■ Task requirements:
(A) Decide whether each statement below agrees with the passage on building shape and energy use. Answer yes or no for each, and quote the exact words that decide it. (i) Buildings in the United States use 68% of the country's electricity each year. (ii) Irregular forms such as U shapes use less energy than simpler shapes. (iii) Most of this energy currently comes from renewable resources.
(B) Translate this sentence from the passage on building shape and energy use into Spanish: "Energy consumption of the buildings strongly depends on the shape of the envelope surface and the size and shape of the windows."

■ Text segment:
━━━━━━━━━━

Energy consumption of the buildings strongly depends on the shape of the envelope surface and the size and shape of the windows. Originally, more complex shapes are regarded as the shapes with less efficient energy consumption, while buildings of simpler shapes are featured as the buildings with more effective consumption.

Analysis

In accordance with the research data, the coefficient of energy consumption depends on the simplicity of the form of the building. Originally, this is explained by the statement that simpler shapes are featured with more effective ergonomics of the buildings, and the space is used more rationally, consequently, the effective energy consumption is increased, while irregular forms (mainly with curved lines like U shapes) consume more energy due to ineffective space allocation. (Science And Technology Policy Institute, 2001) These buildings look more attractive, nevertheless, too much space is spent on the esthetics, and consumes additional energy. In accordance with Jacobs (2009, p. 87) the following statement should be emphasized:

On an annual basis, buildings in the United States consume 39% of Americas energy and 68% of its electricity. Furthermore, buildings emit 38% of the carbon dioxide (the primary greenhouse gas associated with climate change), 49% of the sulfur dioxide, and 25% of the nitrogen oxides found in the air. Currently, the vast majority of this energy is produced from nonrenewable, fossil fuel resources.

In the light of this statement, effective energy consumption is the matter of asceticism in design, as complex design presupposes ineffective use of the living space, thus, causing increased energy consumption and increased emissions of greenhouse and other gases. (Duan, Yan et al. 2008)

━━━━━━━━━━

■ Data shown:
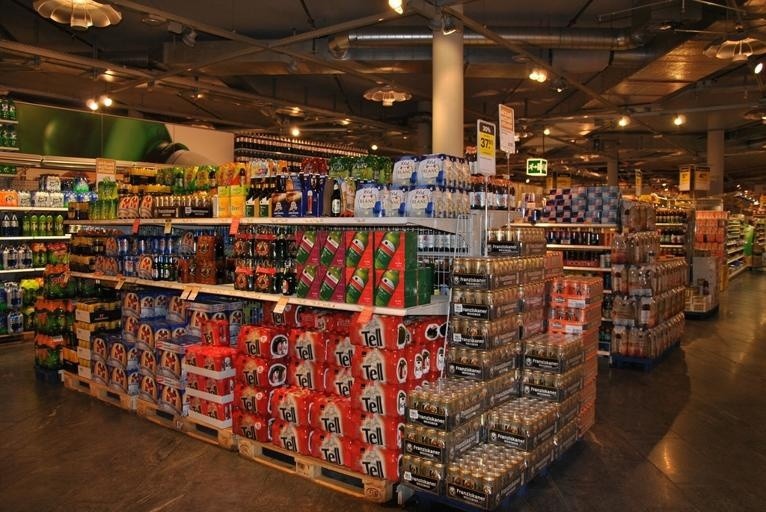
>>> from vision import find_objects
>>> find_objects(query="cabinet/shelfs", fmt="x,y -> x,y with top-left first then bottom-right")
0,182 -> 766,510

━━━━━━━━━━

■ Exercise responses:
(A)
(i) Yes: "buildings in the United States consume 39% of Americas energy and 68% of its electricity"
(ii) No: "irregular forms (mainly with curved lines like U shapes) consume more energy due to ineffective space allocation"
(iii) No: "Currently, the vast majority of this energy is produced from nonrenewable, fossil fuel resources."

(B) El consumo de energía de los edificios depende en gran medida de la forma de la superficie de la envolvente y del tamaño y la forma de las ventanas.